I Floodgate hanno lasciato una sola, ma pur sempre validissima testimonianza della loro breve esistenza. Kyle Thomas, il frontman, fa adesso parte degli Alabama Thunderpussy, coi quali ha dato vta giusto questo anno all'ottimo "Open Fire". Penalty è un disco solido, impiantato su un rifferama derivato dai codici dei Black Sabbath, eterno punto di riferimento per chi si dedichi a certe sonorità. I Floodgate hanno dalla loro una buonissima vena melodica (complice la versatile voce di Thomas, qui affiancato dal fratello Kevin al basso) ed una spessa corazza vicina alla grassezza dello sludge (Through My Days Into My Nights sta dalle parti dei Crowbar, la seguente Till My Soil l'avrebbero potuta scrivere i Corrosion Of Conformity). Le distorsioni sono quindi corpose e sintetizzano il lato più muscolare del gruppo, mai troppo dipendente dagli ascendenti dei Seventies (ci sono anche i Blue Cheer da qualche parte sparsi), pur ammiccando non sporadicamente al southern rock (la ballad Whole fa però troppo il verso alla celeberrima "Planet Caravan" dei Sabbath). Band da molti dimenticata, non fondamentale, ma che se avesse perseverato sarebbe da annoverarsi tra i Big del genere.


COLOSSAMITE : Economy Of Motion
(Skin Graft, 1998)

I Dazzling Killmen furono una delle espressioni più fulminanti ed eminenti del math-rock statunitense della prima metà dello scorso decennio. Non è di loro che parlo in questa sede però (anche se lo meriterebbero eccome), ma dell'avventura successiva ad essi del vocalist (??) Nick Sakes, i Colossamite. Quartetto composto da ben tre chitarre (senza basso, c'è oltre solo la batteria di Chad Popple), la loro è un'incursione nelle lande più malate del math, cui si rifanno per certi incastri di chitarra spigolosi e caotici, oltre che per una schizofrenia jazzata nell'impianto ritmico. Le linee vocali (??) riescono ad uscire fuori dal consueto urlare sguaiato e folle solo nella riflessiva Busy Little Hand, Economy Of Motion per intero è mosso da pulsioni primitive, violente, ma anche di aperture di classe (Tooth Of DaVinci). Tutti tranne Sakes andranno, di lì a poco, a dar vita ai non meno folli (e molto più sperimentali) Gorge Trio, progetto di cui attendiamo notizie da un pò.

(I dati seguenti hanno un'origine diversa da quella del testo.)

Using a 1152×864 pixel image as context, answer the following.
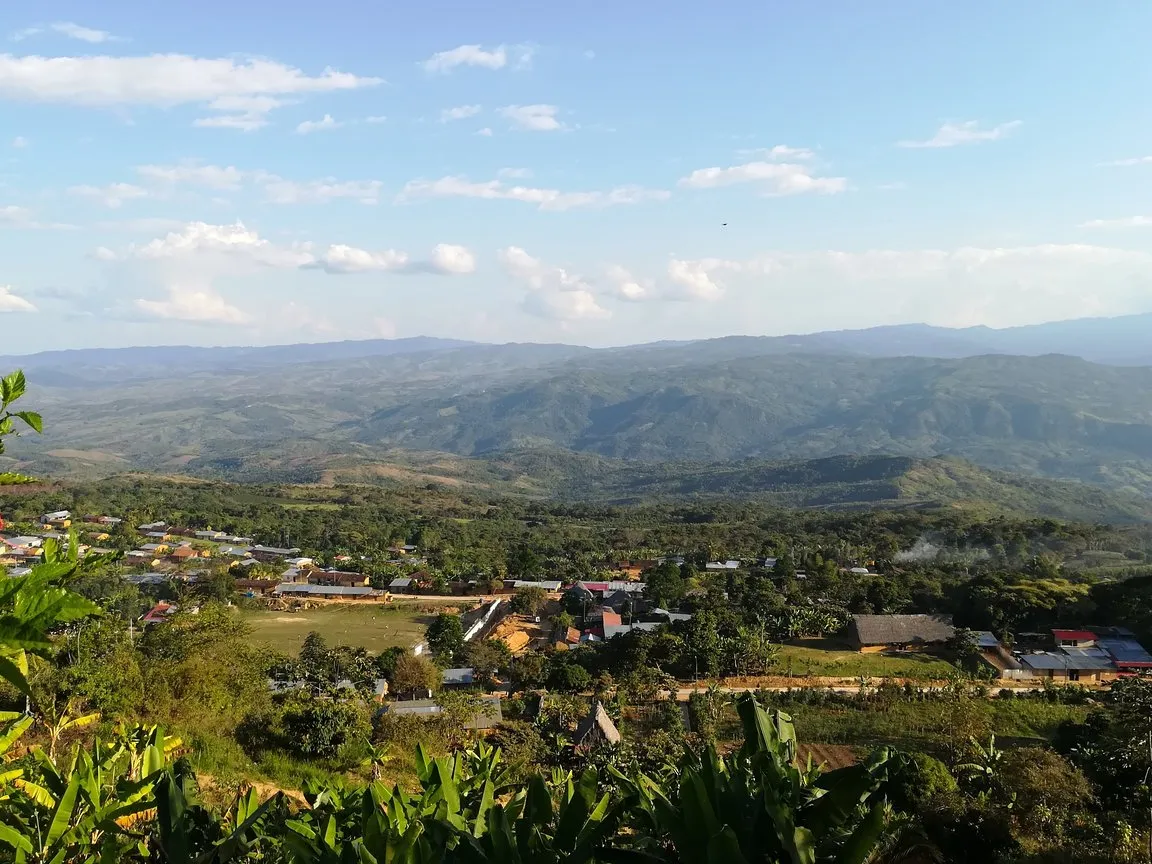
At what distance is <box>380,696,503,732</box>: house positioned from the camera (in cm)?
1639

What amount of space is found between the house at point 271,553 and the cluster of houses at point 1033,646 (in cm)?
3630

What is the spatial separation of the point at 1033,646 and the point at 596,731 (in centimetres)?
1937

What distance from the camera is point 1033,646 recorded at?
1026 inches

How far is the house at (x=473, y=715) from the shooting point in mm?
16391

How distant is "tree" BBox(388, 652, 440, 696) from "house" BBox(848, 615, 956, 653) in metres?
15.0

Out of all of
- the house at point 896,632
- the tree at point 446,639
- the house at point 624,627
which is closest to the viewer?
the tree at point 446,639

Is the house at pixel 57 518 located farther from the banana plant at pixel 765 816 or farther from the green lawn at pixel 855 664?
the banana plant at pixel 765 816

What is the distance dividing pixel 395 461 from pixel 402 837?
14433cm

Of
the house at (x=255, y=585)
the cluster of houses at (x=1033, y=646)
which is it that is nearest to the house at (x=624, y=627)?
the cluster of houses at (x=1033, y=646)

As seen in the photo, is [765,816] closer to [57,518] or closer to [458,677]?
[458,677]

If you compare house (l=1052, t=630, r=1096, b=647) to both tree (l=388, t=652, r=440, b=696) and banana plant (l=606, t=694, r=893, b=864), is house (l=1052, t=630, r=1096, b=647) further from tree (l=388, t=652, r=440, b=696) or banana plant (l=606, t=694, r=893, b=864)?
banana plant (l=606, t=694, r=893, b=864)

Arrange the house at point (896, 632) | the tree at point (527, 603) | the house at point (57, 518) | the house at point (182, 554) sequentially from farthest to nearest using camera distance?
the house at point (57, 518) < the house at point (182, 554) < the tree at point (527, 603) < the house at point (896, 632)

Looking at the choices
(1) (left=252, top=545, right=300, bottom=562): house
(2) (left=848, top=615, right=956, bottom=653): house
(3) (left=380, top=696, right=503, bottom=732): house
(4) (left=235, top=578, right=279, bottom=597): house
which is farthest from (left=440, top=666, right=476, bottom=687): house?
(1) (left=252, top=545, right=300, bottom=562): house

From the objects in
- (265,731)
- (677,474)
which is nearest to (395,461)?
(677,474)
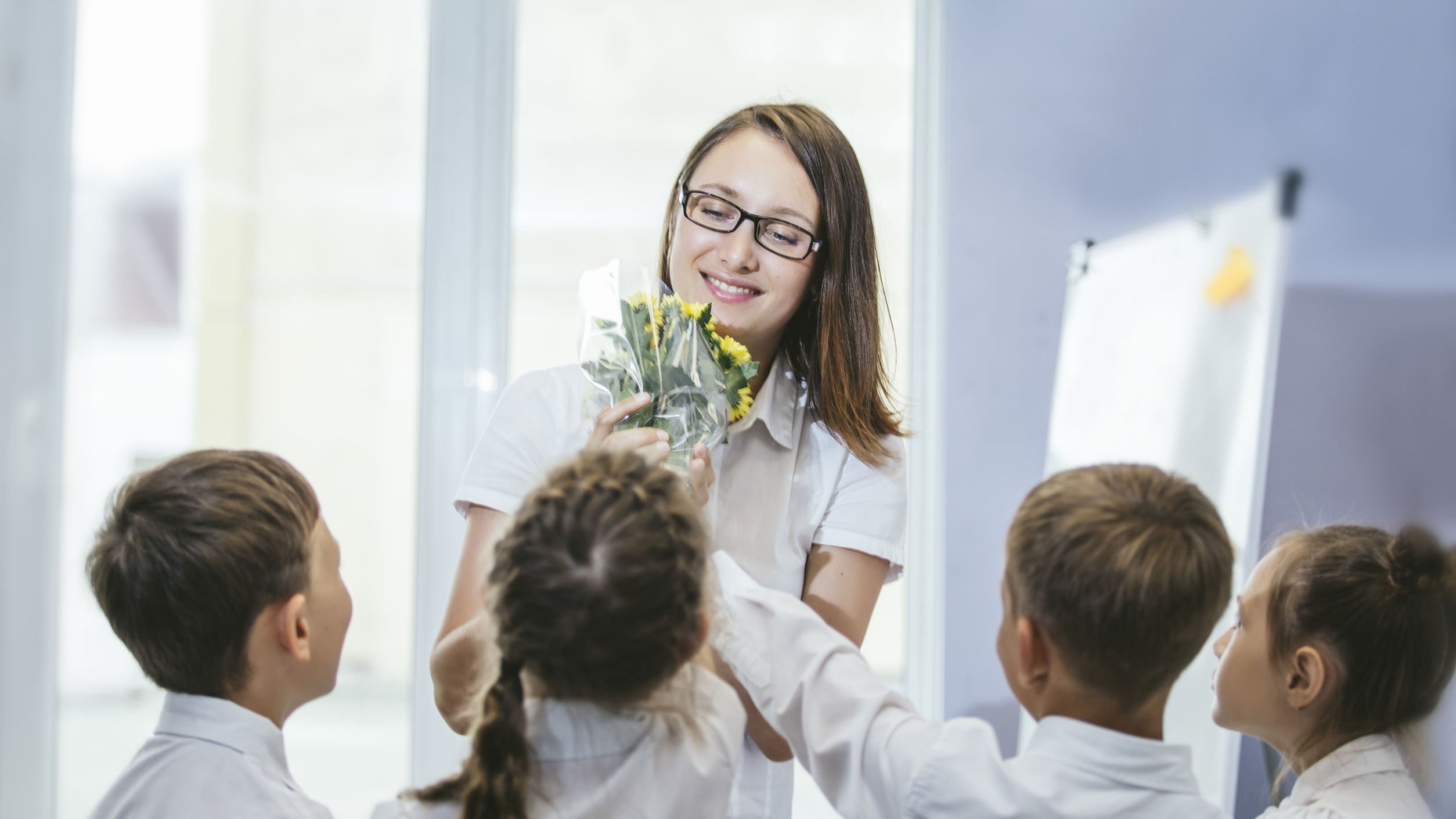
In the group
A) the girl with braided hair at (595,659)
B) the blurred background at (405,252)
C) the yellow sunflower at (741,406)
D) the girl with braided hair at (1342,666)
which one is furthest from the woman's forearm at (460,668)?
the blurred background at (405,252)

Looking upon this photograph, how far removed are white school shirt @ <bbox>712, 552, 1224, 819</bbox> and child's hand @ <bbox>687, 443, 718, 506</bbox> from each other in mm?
120

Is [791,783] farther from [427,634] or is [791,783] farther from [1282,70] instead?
[1282,70]

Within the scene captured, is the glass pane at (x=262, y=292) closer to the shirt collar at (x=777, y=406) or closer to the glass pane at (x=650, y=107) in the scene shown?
the glass pane at (x=650, y=107)

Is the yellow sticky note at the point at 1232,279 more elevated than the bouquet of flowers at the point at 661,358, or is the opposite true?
the yellow sticky note at the point at 1232,279

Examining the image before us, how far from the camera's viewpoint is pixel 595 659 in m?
1.12

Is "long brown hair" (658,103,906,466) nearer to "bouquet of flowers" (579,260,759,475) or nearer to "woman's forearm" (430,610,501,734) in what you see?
→ "bouquet of flowers" (579,260,759,475)

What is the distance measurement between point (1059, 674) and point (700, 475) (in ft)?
1.49

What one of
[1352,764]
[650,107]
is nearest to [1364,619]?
[1352,764]

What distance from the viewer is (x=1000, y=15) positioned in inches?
105

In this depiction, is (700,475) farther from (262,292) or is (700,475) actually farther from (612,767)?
(262,292)

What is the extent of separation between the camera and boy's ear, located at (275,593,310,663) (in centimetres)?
134

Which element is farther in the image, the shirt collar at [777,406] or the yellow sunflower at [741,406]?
the shirt collar at [777,406]

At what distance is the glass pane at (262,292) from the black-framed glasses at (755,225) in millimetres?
1502

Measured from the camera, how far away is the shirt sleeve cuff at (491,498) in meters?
1.40
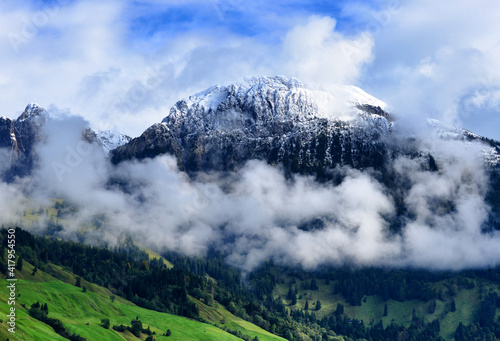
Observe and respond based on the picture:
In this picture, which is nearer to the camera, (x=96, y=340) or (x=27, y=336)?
(x=27, y=336)

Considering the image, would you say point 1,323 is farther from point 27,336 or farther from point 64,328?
point 64,328

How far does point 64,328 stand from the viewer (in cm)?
19138

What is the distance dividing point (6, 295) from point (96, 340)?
3833 cm

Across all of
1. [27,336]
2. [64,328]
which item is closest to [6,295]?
[64,328]

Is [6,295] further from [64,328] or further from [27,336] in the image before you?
[27,336]

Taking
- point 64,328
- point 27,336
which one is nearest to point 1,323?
point 27,336

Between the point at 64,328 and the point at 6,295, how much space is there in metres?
26.8

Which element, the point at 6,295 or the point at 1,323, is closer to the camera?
the point at 1,323

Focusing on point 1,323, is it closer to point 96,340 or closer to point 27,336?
point 27,336

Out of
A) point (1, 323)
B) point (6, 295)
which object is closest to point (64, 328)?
point (6, 295)

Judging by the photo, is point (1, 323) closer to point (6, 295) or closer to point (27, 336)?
point (27, 336)

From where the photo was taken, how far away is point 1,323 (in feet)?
488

MAMMATUS : The Coast Explodes
(Holy Mountain, 2007)

Mammatus è il nome attribuito dai metereologi ad un'enorme e spettacolare formazione nuvolosa che si forma in particolari condizioni climatiche. È anche la ragione sociale adottata da quattro eccezionali musicisti di Santa Cruz, California, invero quanto di meglio si sia udito in tempi recenti in ambito progressive/psichedelico. La musica di The Coast Explodes pare confondersi con la natura, riappropriarsi di quella sua genuina naturalezza proiettandosi fin oltre l'esosfera, accendersi come una palla di fuoco e vibrare verso gli astri. È il rito primordiale di fusione della natura umana con gli elementi terrestri (The Changing Winds), la corsa al cardiopalma negli acidi percorsi space-rock dei precursori Hawkwind o degli Ozric Tentacles (la mostruosa opener Dragon Of The Deep Part Three (Excellent Swordfight), epitome del Mammatus-pensiero). Voce alta e allucinata che si insinua, senza mai salire in cattedra però, tra stilettate di giri chitarristici discendenti dello stoner. E dall'infinità dello spazio si torna sulla Terra e si scava, fino ad arrivare al nocciolo, al centro del pianeta per dissolversi tra gli incandescenti gas (la teminale title-track). Mai così retrò, mai così freschi, non una caduta, non un singolo passaggio a vuoto, quaranta minuti di alta scuola.